We can then apply an operation conditional on the groups.
(-> preprocessed-trips
(tc/group-by [:rideable-type])
(tc/mean :duration-in-minutes))_unnamed [3 2]:
| :rideable-type | summary |
|---|---|
| electric_bike | 11.76538409 |
| classic_bike | 18.54251022 |
| docked_bike | 143.70773039 |
More generally, we can use tc/aggregate to apply an arbitrary summary function.
How does bike usage change throughout the day?
Let us see how the number of trips and their median length change by the hour.
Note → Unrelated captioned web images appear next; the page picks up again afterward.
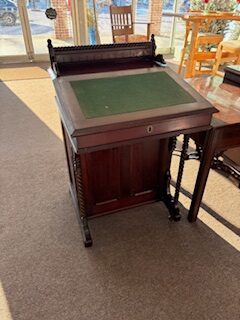 Antique Davenport Desk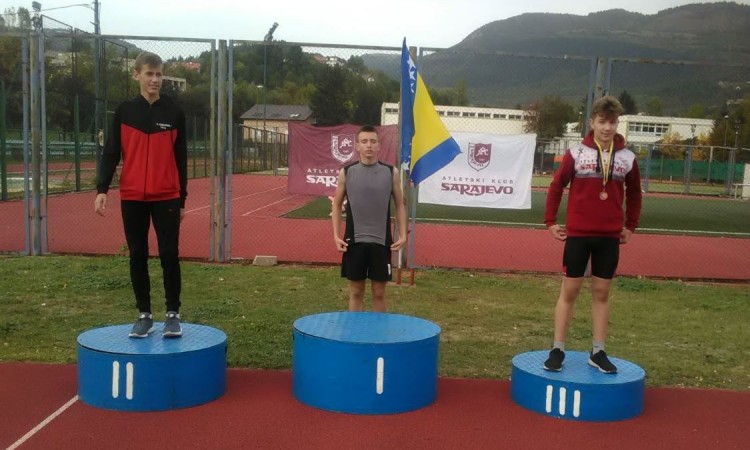 Bakiru Musiću titula viceprvaka BiH u alteskom petoboju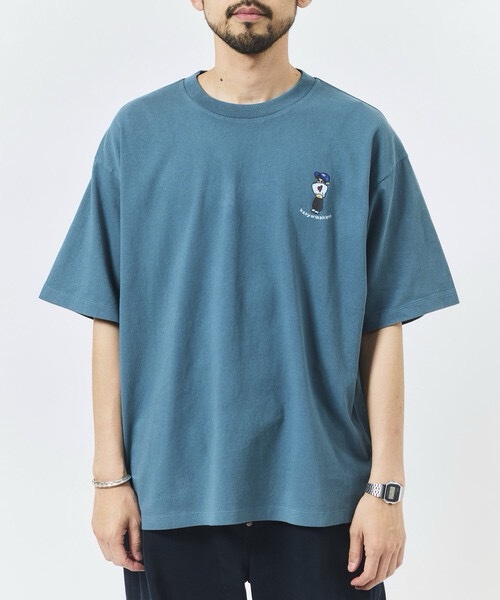 2026年新品✨ FREAK'S STORE 揭衫男孩T恤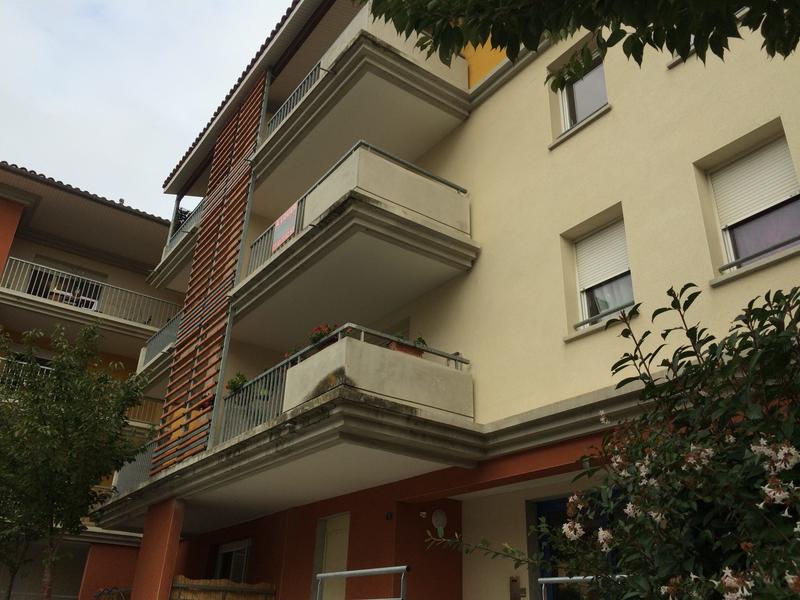 Appartement - 46 m² - 2 pièces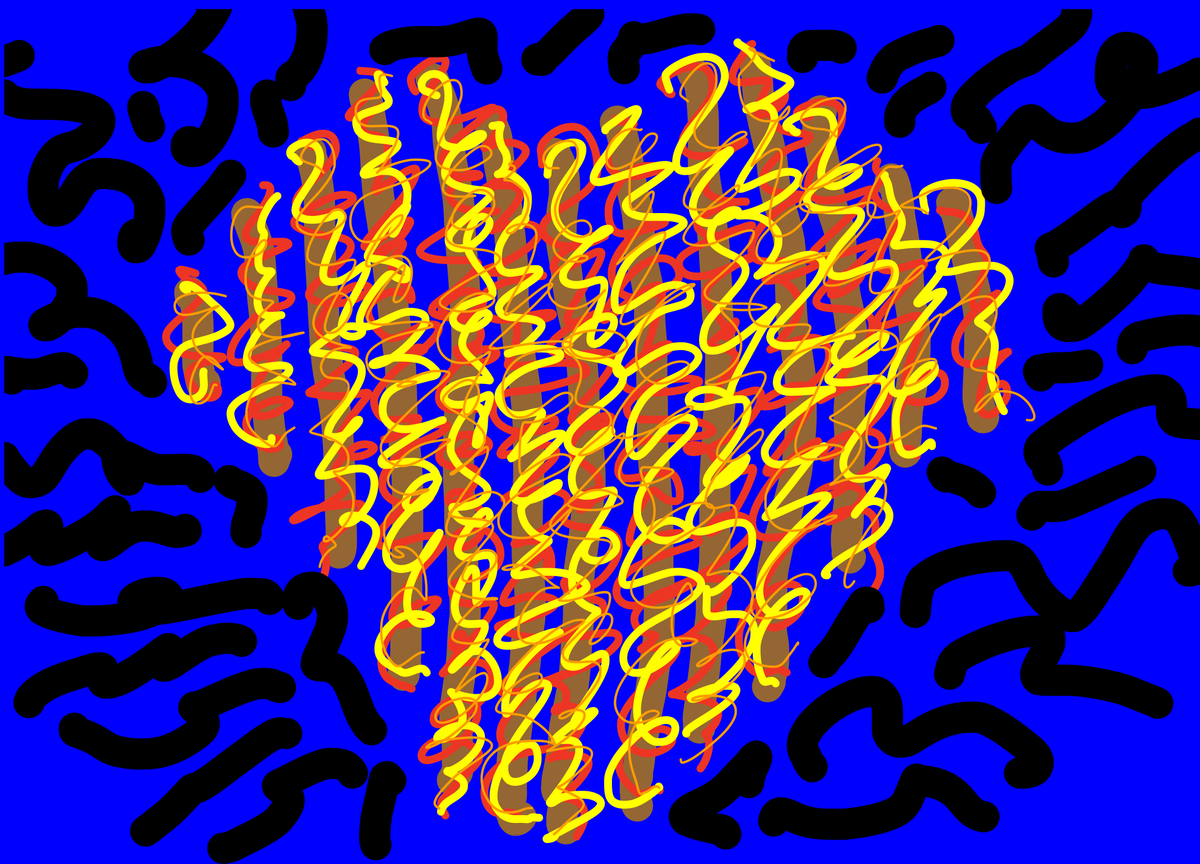 Burning Love, from the Total Heart Project by Maurice Perdreau
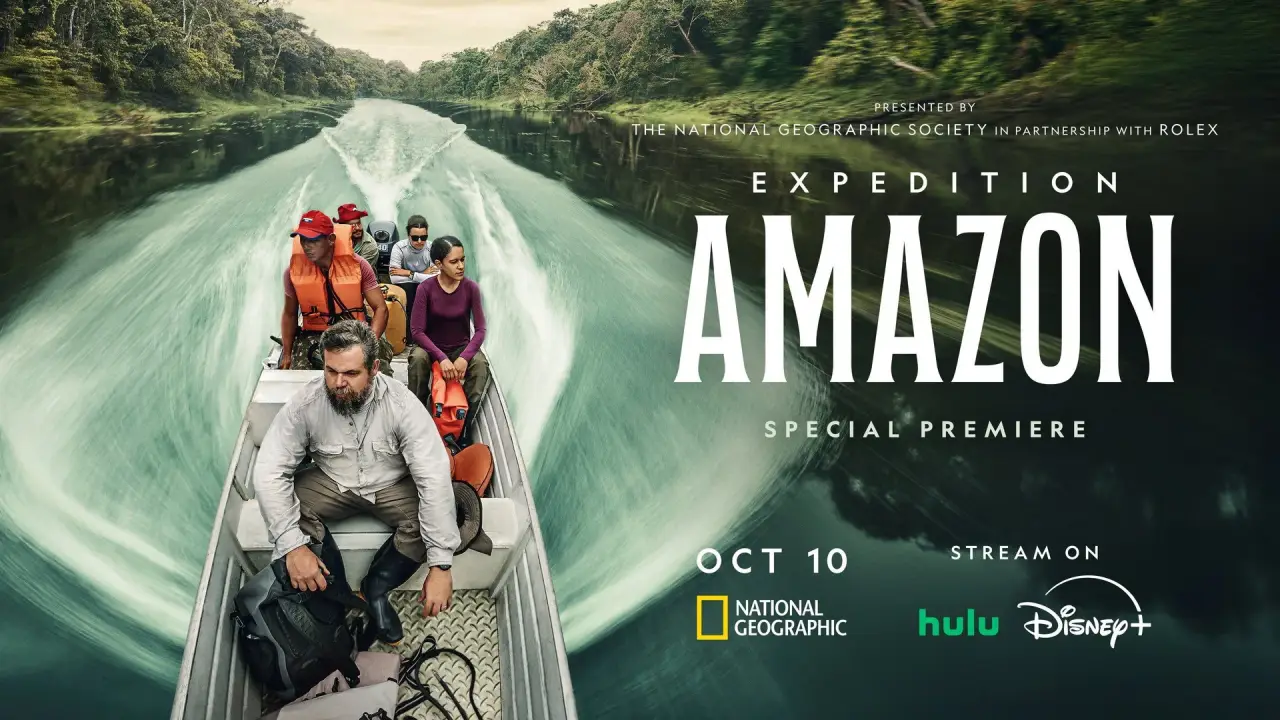Expedition Amazonas hdfilme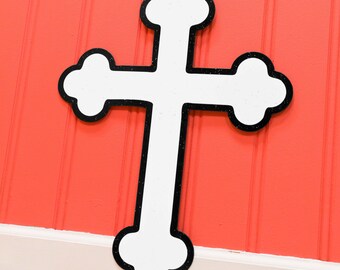 Holy Cross︱Color + Erase︱Play + Décor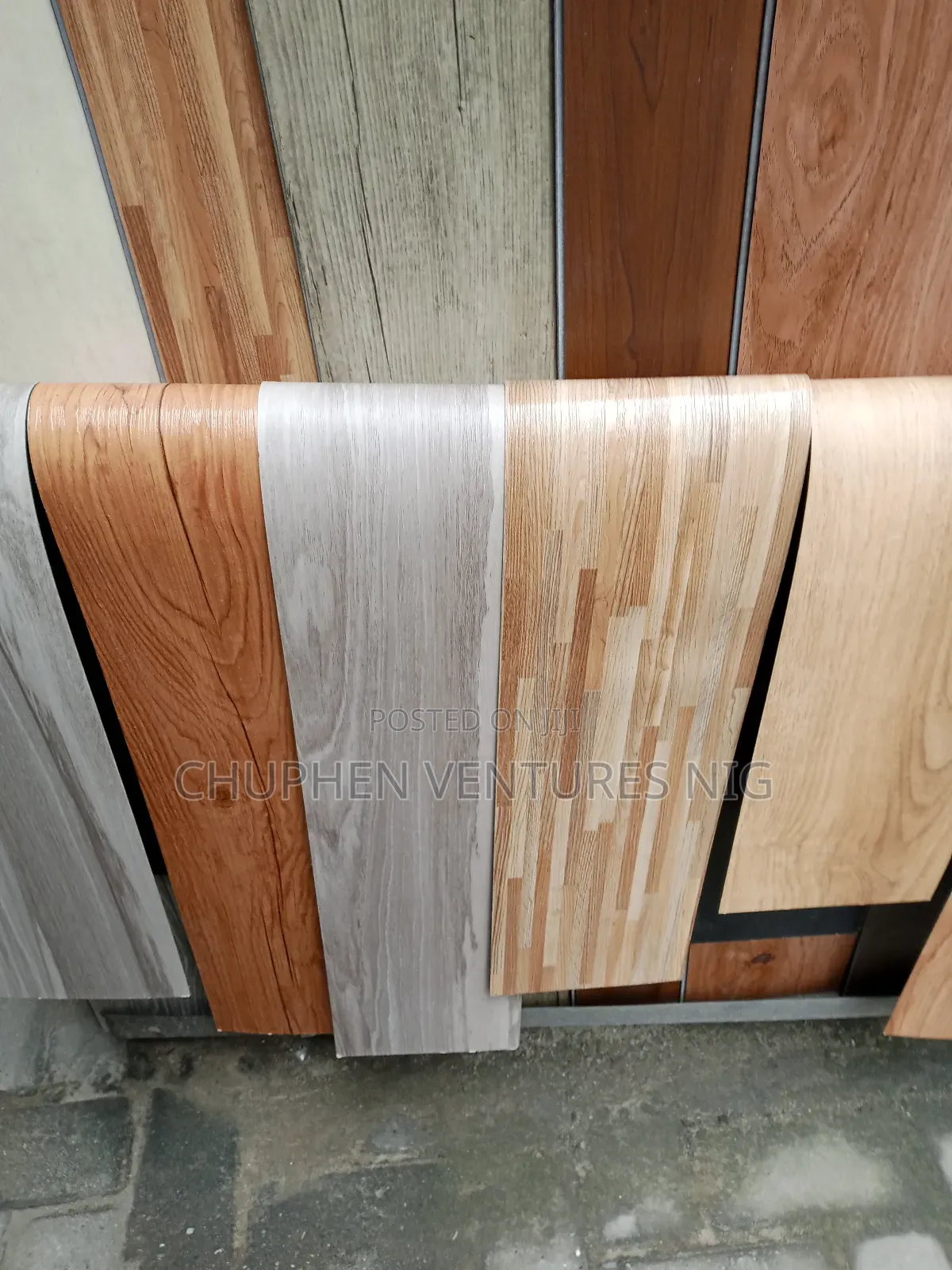 Vyln Floor Tile Carpet.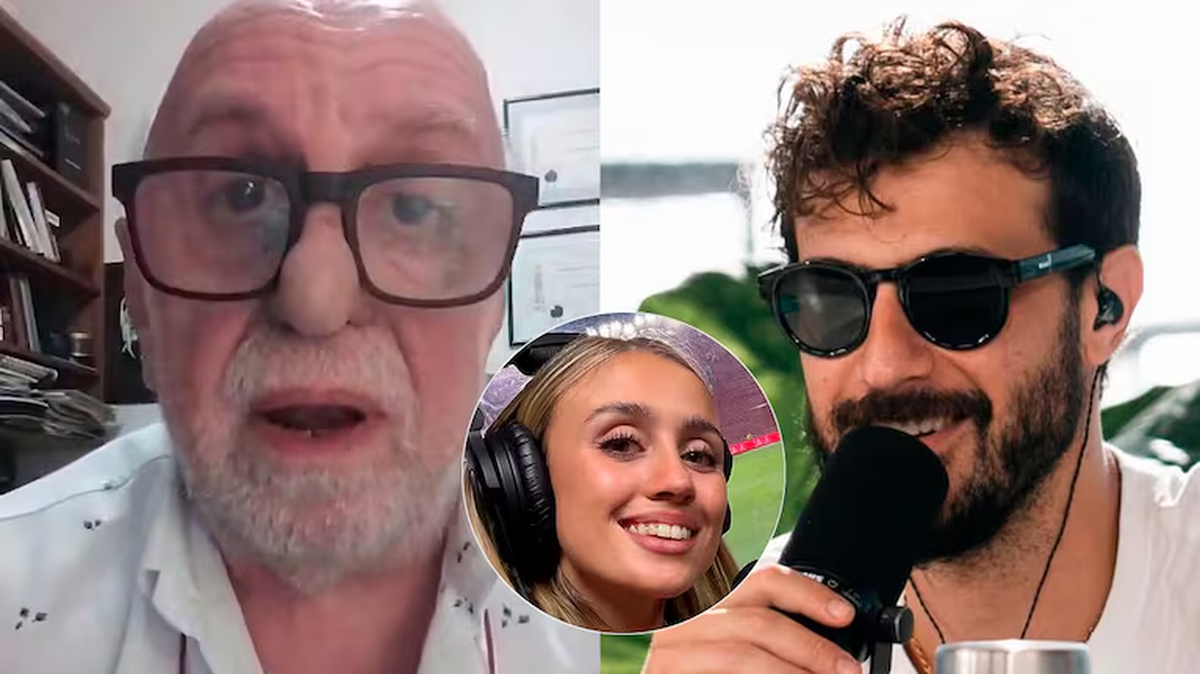 Diego Leuco criticó el machismo de Horacio Pagani y lo acusó de vivir idolatrado. Pagani le respondió defendiendo su carrera y atacando el apellido Leuco. Diego Leuco criticó el machismo de Horacio Pagani y lo acusó de vivir idolatrado. Pagani le respondió defendiendo su carrera y atacando el apellido Leuco.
Let us group the trips by the hour:
(-> preprocessed-trips
(tc/group-by [:hour])
(print/print-range 5))_unnamed [24 3]:
| :name | :group-id | :data |
|---|---|---|
| {:hour 8} | 0 | Group: {:hour 8} [22170 7]: |
| {:hour 11} | 1 | Group: {:hour 11} [20593 7]: |
| … | … | … |
| {:hour 23} | 21 | Group: {:hour 23} [7327 7]: |
| {:hour 6} | 22 | Group: {:hour 6} [8863 7]: |
| {:hour 5} | 23 | Group: {:hour 5} [2802 7]: |
Now, we can aggregate over the groups to receive a summary. The resulting summary dataset will no longer be a grouped dataset. We will order the summary by the hour.
(-> preprocessed-trips
(tc/group-by [:hour])
(tc/aggregate {:n-trips tc/row-count
:median-duration (fn [ds]
(tcc/median (:duration-in-seconds ds)))})
(tc/order-by [:hour])
(print/print-range :all))_unnamed [24 3]:
| :hour | :n-trips | :median-duration |
|---|---|---|
| 0 | 5111 | 487.0 |
| 1 | 3235 | 478.0 |
| 2 | 1874 | 461.0 |
| 3 | 1165 | 491.0 |
| 4 | 950 | 452.0 |
| 5 | 2802 | 394.0 |
| 6 | 8863 | 434.0 |
| 7 | 17065 | 473.0 |
| 8 | 22170 | 472.0 |
| 9 | 17316 | 466.0 |
| 10 | 17489 | 510.0 |
| 11 | 20593 | 519.0 |
| 12 | 24050 | 536.0 |
| 13 | 24837 | 560.0 |
| 14 | 25900 | 585.0 |
| 15 | 30730 | 574.0 |
| 16 | 40374 | 590.0 |
| 17 | 46889 | 597.0 |
| 18 | 38281 | 578.0 |
| 19 | 27107 | 537.0 |
| 20 | 17252 | 505.0 |
| 21 | 14388 | 502.0 |
| 22 | 10822 | 508.0 |
| 23 | 7327 | 485.0 |
We can see a peak of usage between 17:00 to 18:00 and a possibly slight tendency for longer trips (in time) around the afternoon hours.
For further examples of summarizing, see the Tablecloth aggregate documentation.